FIG. 2 shows a state in which a user Rs1 is arranging a cell culture plate Pe at a prescribed location of digital holography apparatus 110 in FIG. 1. As shown in FIG. 2, a plurality of cells Cc to be observed are included in cell culture plate Pe.
FIG. 3 is a block diagram showing a functional configuration of cell analysis apparatus 1 in FIG. 1. As shown in FIG. 3, digital holography apparatus 110 includes a light source unit 111 and a detector 112. An object to be observed is arranged between light source unit 111 and detector 112. In FIG. 3, the object is cell Cc. An x axis, a y axis and a z axis shown on digital holography apparatus 110 are orthogonal to each other.
Light source unit 111 includes a laser diode and emits coherent light to cell Cc. Detector 112 includes an image sensor. Of the coherent light from light source unit 111, detector 112 receives object light Lo diffracted at cell Cc and reaching detector 112, and reference light Lr reaching detector 112 without going through cell Cc. Detector 112 generates an interference fringe image produced as a result of interference between object light Lo and reference light Lr at a detection surface, and transmits the interference fringe image to information processing apparatus 120. A distance z between detector 112 and cell Cc corresponds to a focal distance required for image reproduction by light wave propagation calculation described below.
Information processing apparatus 120 includes a processor 121, a memory 122 and a hard disk 123 that serve as a storage unit, and a communication interface 124. These are communicatively connected to each other through a bus 125.

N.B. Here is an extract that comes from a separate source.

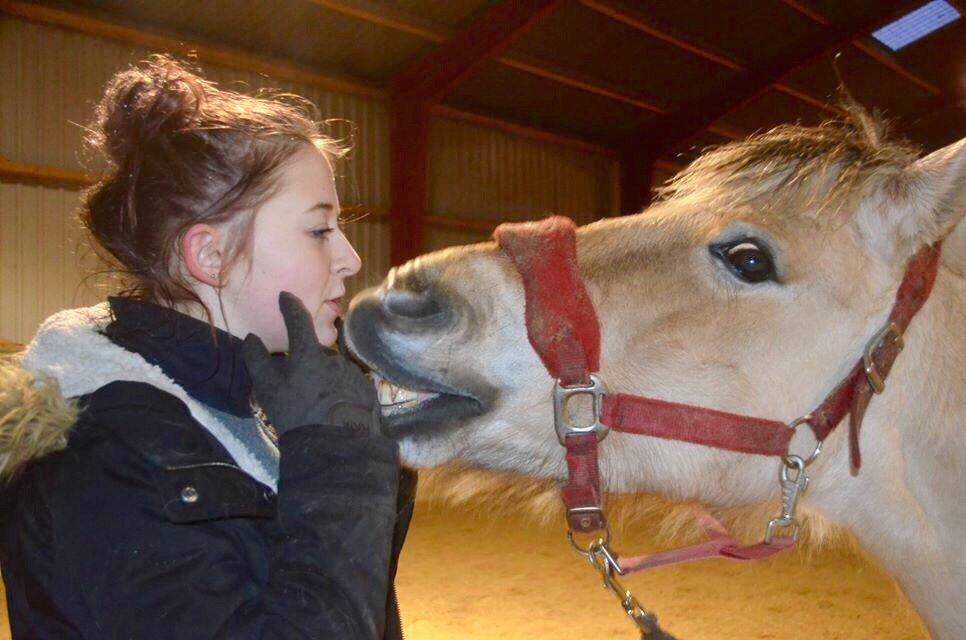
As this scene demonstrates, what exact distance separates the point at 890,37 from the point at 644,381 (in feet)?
48.2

Hard disk 123 is a non-volatile storage device. An operating system (OS) program 41, a cell analysis application program 42, a distance estimation model 43, a machine learning program 44, and a learning data set 45 including a plurality of pieces of learning data are, for example, stored in hard disk 123. Distance estimation model 43 is a neural network model that receives a plurality of feature quantities and estimates focal distance z. Machine learning program 44 is a program for performing supervised learning using the learning data set on distance estimation model 43. In addition to the data shown in FIG. 3, settings and outputs of various applications and the interference fringe image transmitted from detector 112 are, for example, stored in hard disk 123. Memory 122 is a volatile storage device and includes, for example, a dynamic random access memory (DRAM).

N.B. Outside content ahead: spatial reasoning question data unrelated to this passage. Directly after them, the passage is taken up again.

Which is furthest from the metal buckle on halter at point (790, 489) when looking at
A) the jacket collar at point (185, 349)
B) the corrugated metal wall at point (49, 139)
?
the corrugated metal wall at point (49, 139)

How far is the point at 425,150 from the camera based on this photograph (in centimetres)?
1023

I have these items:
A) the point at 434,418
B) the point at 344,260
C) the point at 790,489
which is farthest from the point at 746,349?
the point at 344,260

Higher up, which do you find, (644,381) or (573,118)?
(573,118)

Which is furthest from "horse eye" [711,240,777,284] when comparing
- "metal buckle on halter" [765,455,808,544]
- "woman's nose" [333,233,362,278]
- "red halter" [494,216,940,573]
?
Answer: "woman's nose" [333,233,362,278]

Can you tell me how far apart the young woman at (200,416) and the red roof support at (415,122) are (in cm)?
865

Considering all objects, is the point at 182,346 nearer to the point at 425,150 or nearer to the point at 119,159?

Processor 121 includes a central processing unit (CPU). Processor 121 may further include a graphics processing unit (GPU). Processor 121 implements various functions of cell analysis apparatus 1 by reading the programs stored in hard disk 123 into memory 122 and executing the programs. For example, processor 121 that executes the cell analysis program functions as an analysis unit. Processor 121 that executes machine learning program 44 functions as a learning unit. Cell analysis apparatus 1 has both a learning function of generating a trained model and an inference function using the trained model. The learning function may include an additional learning function of further learning trained distance estimation model 43.

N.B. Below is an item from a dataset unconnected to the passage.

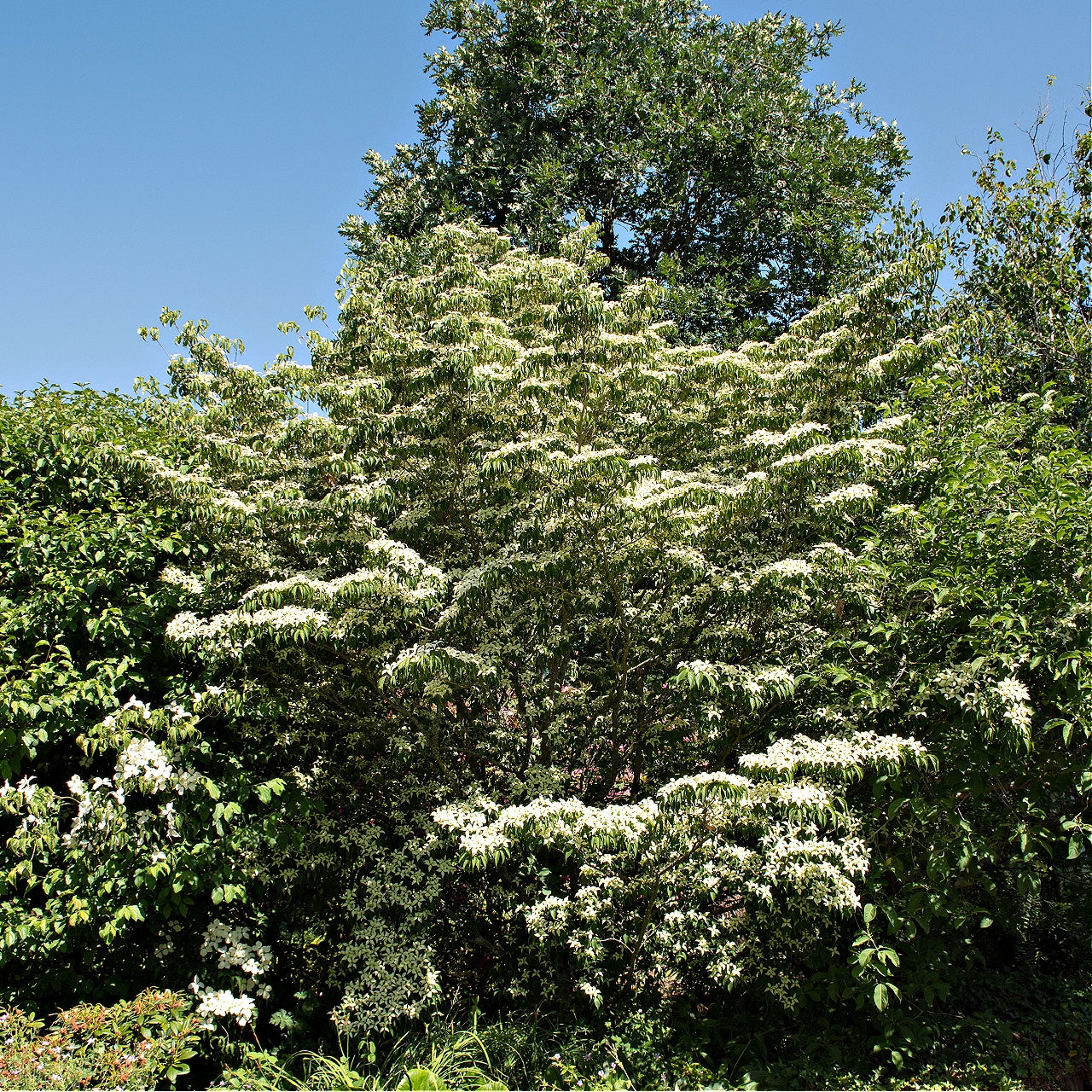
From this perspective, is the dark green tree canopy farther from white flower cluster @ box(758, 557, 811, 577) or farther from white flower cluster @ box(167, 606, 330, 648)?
white flower cluster @ box(167, 606, 330, 648)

Processor 121 is connected to a network such as a local area network (LAN) through communication interface 124. Digital holography apparatus 110 is connected to the network. Digital holography apparatus 110 and information processing apparatus 120 may be directly connected by, for example, universal serial bus (USB) connection or the like. In addition, a plurality of digital holography apparatuses 110 may be connected to information processing apparatus 120.
A graphical user interface (GUI) of the cell analysis application and an output of the cell analysis application such as an image processing result of cell Cc are displayed on display 131. The user inputs a desired operation to the cell analysis application through keyboard 132 and mouse 133, while referring to the display on display 131.
In cell analysis apparatus 1, an in-focus image of an object to be observed is reproduced from an interference fringe image of the object to be observed by light wave propagation calculation using the following equation (1):
E(x, y, z)=FFT ⁻¹[α(k _w , z)·FFT{E(x, y, 0)}] (1).
FFT and FFT⁻¹represent Fourier transform and inverse Fourier transform, respectively. E(x,y,0) represents a complex wave surface (interference fringe image) at the detection surface of detector 112. E(x,y,z) represents a complex wave surface (reproduced image) at an object surface at a position of the object to be observed. The interference fringe image and the reproduced image are, for example, the images shown in FIGS. 4 and 5, respectively. The reproduced image shown in FIG. 5 is an image reproduced using the equation (1) from the interference fringe image shown in FIG. 4 in which focal distance z is known. An x axis and a y axis in FIGS. 4 and 5 correspond to the x axis and the y axis in FIG. 3, respectively. The same applies as well to FIG. 6 described below.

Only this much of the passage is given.